About this task: With the pictures left out, restate every entry word for word.

Captioned web images
((
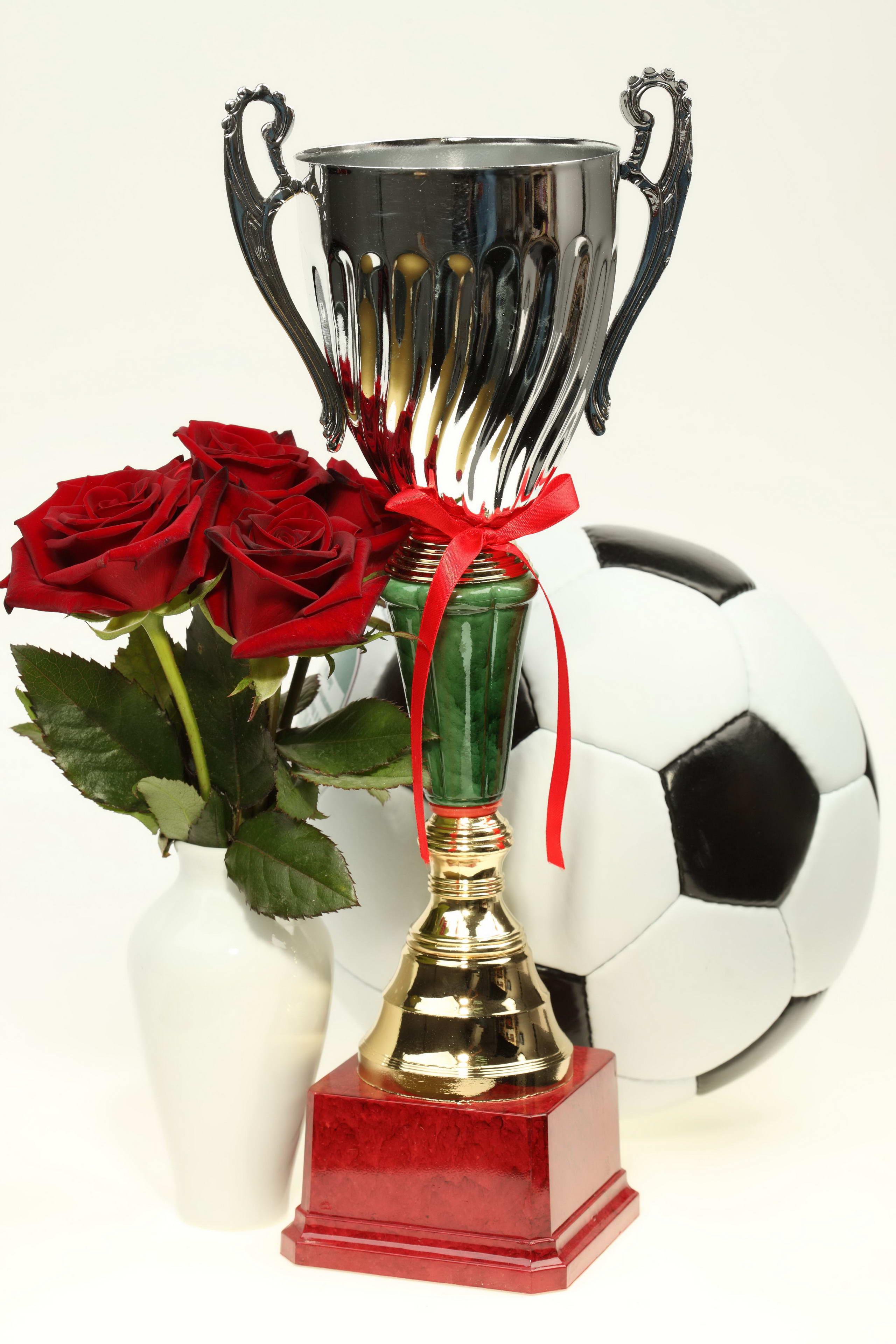 Поздравление с победой в конкурсе, спортивных соревнованиях, олимпиаде 65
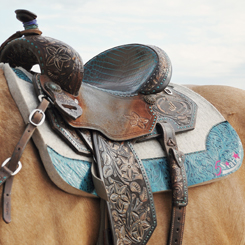 "The Barrel Racer 30"" x 28"" - Custom"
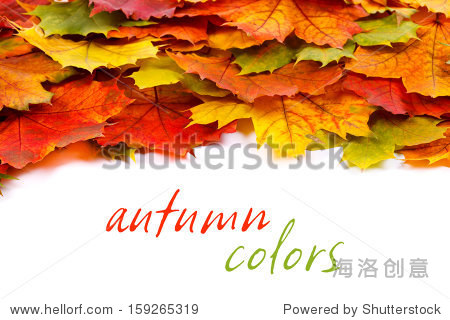 Colorful autumn leaves border with place for your text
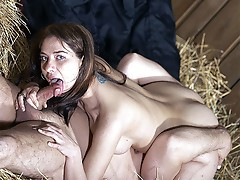 Screwing dick in the stables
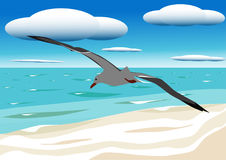 A flying seagull. Hovers over blue sea Stock Images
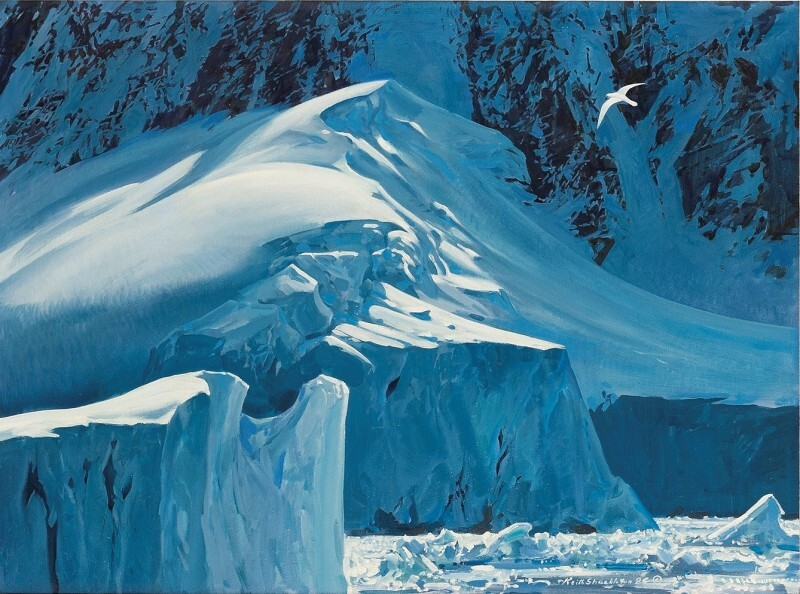 Graham Coast (snow petrel) by Keith Shackleton MBE  © Courtesy Rountree Tryon Gallery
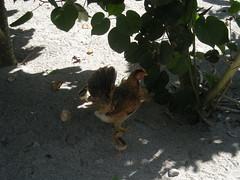 DSCN0835 (NextLab) Tags: philippines manila moca batanes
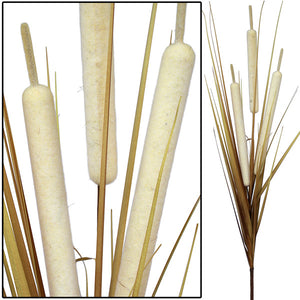 Bull Rush Bush - Cream - Extra Large (Box of 6) CLEARANCE SPECIAL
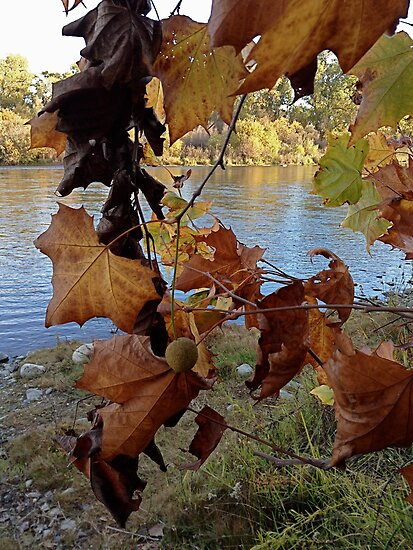 Sycamore and the River by Barbara Wyeth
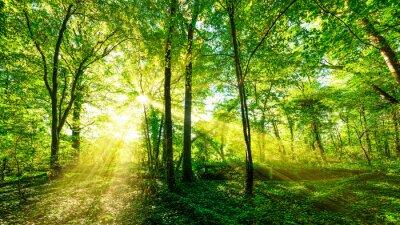 Naklejka Wald Panorama im goldenen Sonnenschein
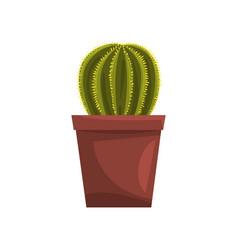 cactus indoor house plant in brown pot element vector image vector image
))
Worked solution:
 Поздравление с победой в конкурсе, спортивных соревнованиях, олимпиаде 65
 "The Barrel Racer 30"" x 28"" - Custom"
 Colorful autumn leaves border with place for your text
 Screwing dick in the stables
 A flying seagull. Hovers over blue sea Stock Images
 Graham Coast (snow petrel) by Keith Shackleton MBE  © Courtesy Rountree Tryon Gallery
 DSCN0835 (NextLab) Tags: philippines manila moca batanes
 Bull Rush Bush - Cream - Extra Large (Box of 6) CLEARANCE SPECIAL
 Sycamore and the River by Barbara Wyeth
 Naklejka Wald Panorama im goldenen Sonnenschein
 cactus indoor house plant in brown pot element vector image vector image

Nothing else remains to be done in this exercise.